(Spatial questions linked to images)

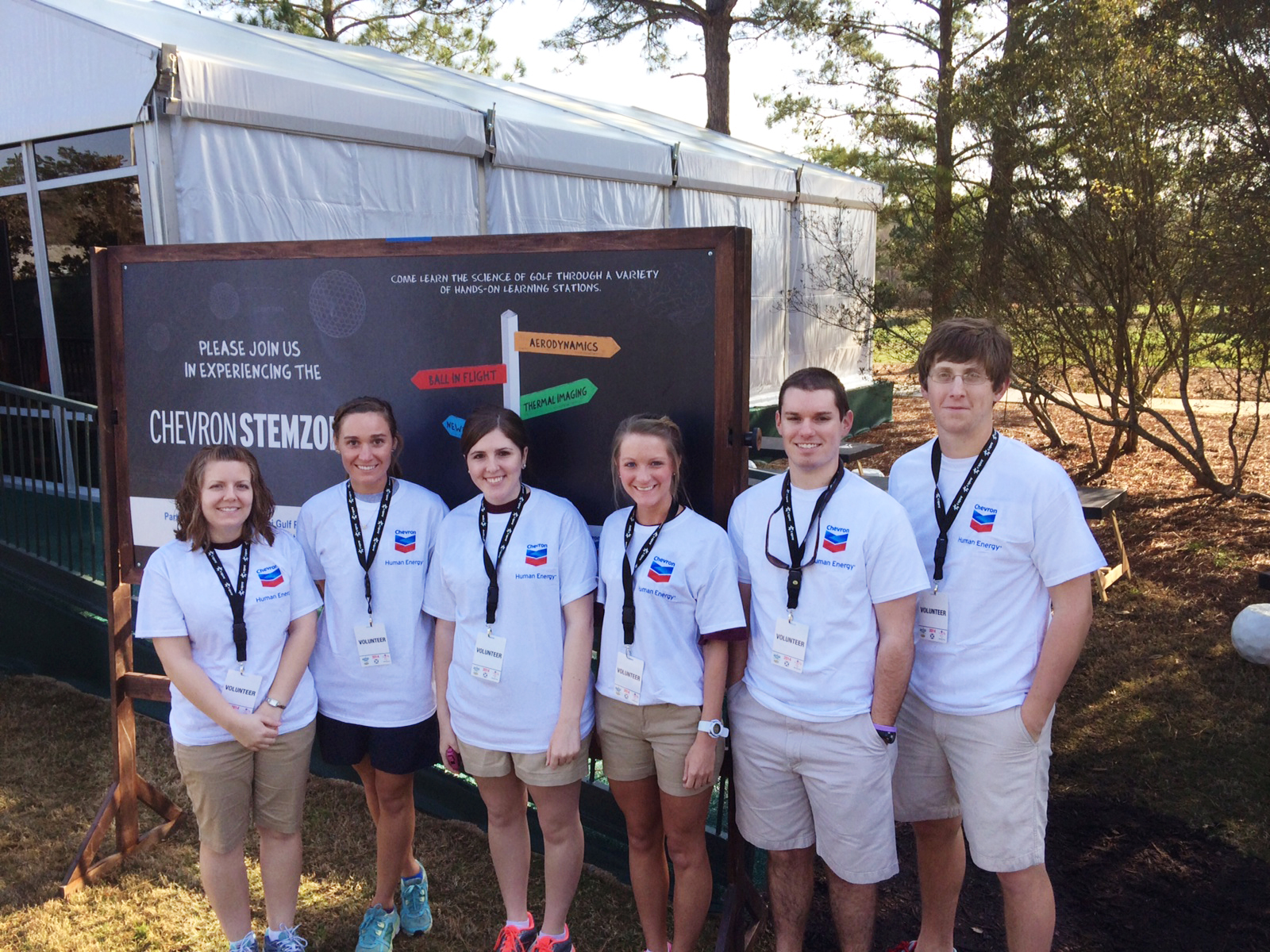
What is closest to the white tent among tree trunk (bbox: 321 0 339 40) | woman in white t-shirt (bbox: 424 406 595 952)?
woman in white t-shirt (bbox: 424 406 595 952)

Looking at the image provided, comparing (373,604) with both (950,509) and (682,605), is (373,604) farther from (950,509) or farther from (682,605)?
(950,509)

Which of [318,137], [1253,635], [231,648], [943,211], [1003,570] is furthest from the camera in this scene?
[943,211]

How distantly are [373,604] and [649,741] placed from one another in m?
0.86

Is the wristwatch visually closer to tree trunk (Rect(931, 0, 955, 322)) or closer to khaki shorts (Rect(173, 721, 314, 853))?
khaki shorts (Rect(173, 721, 314, 853))

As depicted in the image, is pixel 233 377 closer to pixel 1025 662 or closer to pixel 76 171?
pixel 1025 662

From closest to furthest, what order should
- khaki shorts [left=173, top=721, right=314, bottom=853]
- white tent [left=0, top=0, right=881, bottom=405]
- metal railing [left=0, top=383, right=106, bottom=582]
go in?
khaki shorts [left=173, top=721, right=314, bottom=853], metal railing [left=0, top=383, right=106, bottom=582], white tent [left=0, top=0, right=881, bottom=405]

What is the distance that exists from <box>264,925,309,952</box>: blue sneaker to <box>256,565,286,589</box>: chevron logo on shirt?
3.33 ft

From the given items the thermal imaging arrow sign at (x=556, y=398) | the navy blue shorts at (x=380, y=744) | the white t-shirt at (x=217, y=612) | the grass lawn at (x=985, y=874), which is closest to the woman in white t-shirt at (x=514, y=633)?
the navy blue shorts at (x=380, y=744)

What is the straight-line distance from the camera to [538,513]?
104 inches

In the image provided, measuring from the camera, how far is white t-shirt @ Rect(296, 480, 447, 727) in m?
2.75

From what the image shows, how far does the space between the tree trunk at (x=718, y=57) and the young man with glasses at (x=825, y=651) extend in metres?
14.8

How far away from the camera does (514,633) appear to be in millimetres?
2564

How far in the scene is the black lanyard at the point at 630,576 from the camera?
249 cm

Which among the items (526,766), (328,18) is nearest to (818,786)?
(526,766)
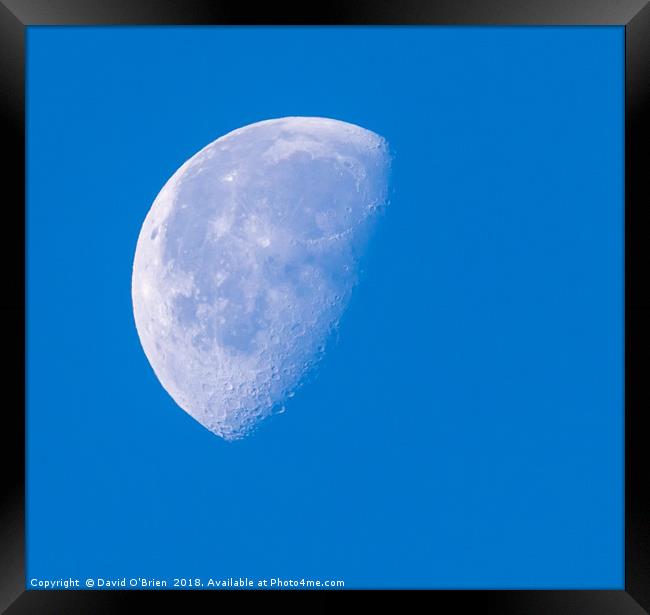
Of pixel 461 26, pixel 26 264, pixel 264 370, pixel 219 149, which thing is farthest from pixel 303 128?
pixel 26 264

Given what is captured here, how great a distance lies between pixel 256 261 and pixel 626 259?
79.4 inches

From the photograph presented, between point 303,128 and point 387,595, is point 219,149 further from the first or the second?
point 387,595

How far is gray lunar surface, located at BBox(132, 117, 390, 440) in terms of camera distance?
4047mm

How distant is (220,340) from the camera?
4.15m

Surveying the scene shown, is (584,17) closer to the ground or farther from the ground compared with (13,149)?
farther from the ground

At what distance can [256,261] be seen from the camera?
4047 mm

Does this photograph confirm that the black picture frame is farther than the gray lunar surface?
No

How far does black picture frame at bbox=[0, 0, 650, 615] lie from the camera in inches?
138

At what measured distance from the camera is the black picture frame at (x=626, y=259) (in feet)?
11.5

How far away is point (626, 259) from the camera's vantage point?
361 cm

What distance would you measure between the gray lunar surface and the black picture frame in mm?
928

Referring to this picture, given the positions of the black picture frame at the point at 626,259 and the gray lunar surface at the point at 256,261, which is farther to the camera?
the gray lunar surface at the point at 256,261

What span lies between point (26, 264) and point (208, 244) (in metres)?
1.03

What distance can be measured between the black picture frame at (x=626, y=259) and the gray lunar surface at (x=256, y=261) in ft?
3.04
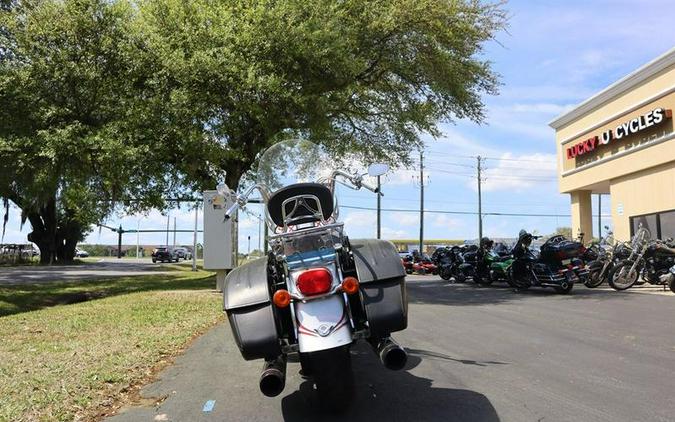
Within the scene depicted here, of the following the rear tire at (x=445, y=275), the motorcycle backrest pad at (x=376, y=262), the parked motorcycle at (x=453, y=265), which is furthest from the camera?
the rear tire at (x=445, y=275)

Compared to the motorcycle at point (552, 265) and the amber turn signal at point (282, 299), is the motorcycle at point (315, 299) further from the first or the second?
the motorcycle at point (552, 265)

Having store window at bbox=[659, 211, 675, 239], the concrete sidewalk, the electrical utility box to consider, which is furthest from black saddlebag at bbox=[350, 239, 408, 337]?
store window at bbox=[659, 211, 675, 239]

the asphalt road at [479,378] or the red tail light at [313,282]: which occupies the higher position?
the red tail light at [313,282]

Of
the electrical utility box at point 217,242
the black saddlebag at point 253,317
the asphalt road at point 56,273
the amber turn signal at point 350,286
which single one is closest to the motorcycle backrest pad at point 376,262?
the amber turn signal at point 350,286

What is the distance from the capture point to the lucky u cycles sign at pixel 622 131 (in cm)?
2095

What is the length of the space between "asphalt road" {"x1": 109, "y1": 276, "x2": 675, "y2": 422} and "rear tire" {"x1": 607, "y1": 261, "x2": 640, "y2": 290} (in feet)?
16.9

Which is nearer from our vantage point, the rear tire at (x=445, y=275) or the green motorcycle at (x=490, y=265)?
the green motorcycle at (x=490, y=265)

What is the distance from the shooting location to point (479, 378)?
18.2 feet

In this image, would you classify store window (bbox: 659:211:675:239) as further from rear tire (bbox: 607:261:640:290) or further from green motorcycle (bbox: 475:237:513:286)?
rear tire (bbox: 607:261:640:290)

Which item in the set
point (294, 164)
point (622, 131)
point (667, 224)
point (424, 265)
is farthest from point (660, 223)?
point (294, 164)

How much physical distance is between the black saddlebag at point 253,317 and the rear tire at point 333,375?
0.97 ft

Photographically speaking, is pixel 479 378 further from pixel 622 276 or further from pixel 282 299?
pixel 622 276

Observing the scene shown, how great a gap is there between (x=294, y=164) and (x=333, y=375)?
209 cm

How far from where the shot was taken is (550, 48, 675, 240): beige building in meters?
20.9
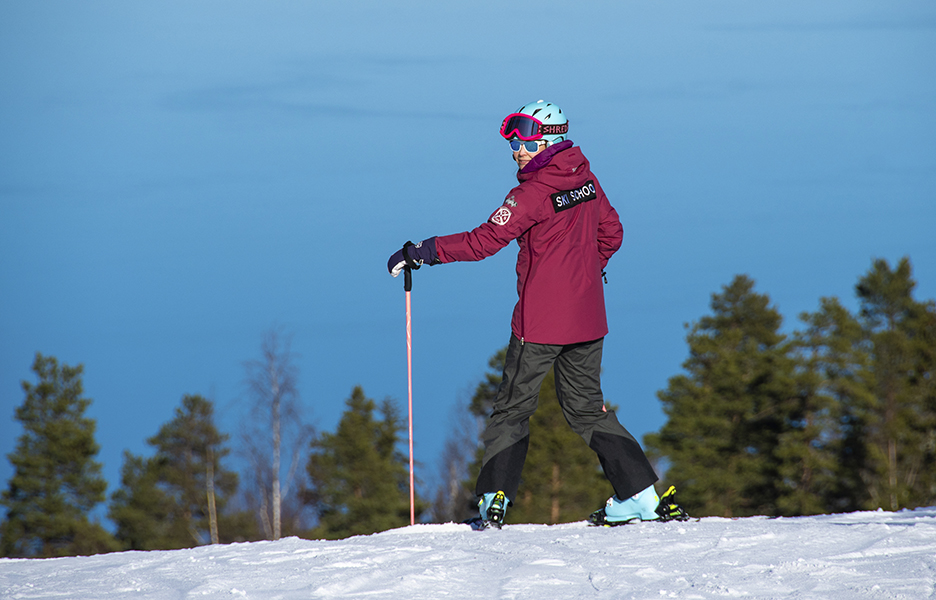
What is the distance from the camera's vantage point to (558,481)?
106 ft

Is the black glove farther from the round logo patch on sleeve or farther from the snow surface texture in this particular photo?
the snow surface texture

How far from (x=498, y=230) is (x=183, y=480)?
32364mm

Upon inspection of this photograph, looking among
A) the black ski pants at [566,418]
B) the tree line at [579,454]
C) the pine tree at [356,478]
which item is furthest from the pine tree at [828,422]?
the black ski pants at [566,418]

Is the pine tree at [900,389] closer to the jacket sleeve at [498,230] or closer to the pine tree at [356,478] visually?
the pine tree at [356,478]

_What the exercise asks_: Please express the material from the line containing "What is the distance from the camera's" through the end of the material as a two-column CSV with the headers "text" and "answer", one row for each. Put the wording and its answer in one quoted field apiece, and turn any line breaks into spaces.

_Exercise solution_:
text,answer
"What is the distance from the camera's vantage point to (558,481)?","106 ft"
"Is the black glove farther from the round logo patch on sleeve or farther from the snow surface texture in this particular photo?","the snow surface texture"
"How far from (x=498, y=230) is (x=183, y=480)?","32364mm"
"Upon inspection of this photograph, looking among A) the black ski pants at [566,418] B) the tree line at [579,454] C) the pine tree at [356,478] which item is furthest from the pine tree at [828,422]?","the black ski pants at [566,418]"
"Is the pine tree at [900,389] closer to the jacket sleeve at [498,230] or closer to the pine tree at [356,478] visually?","the pine tree at [356,478]"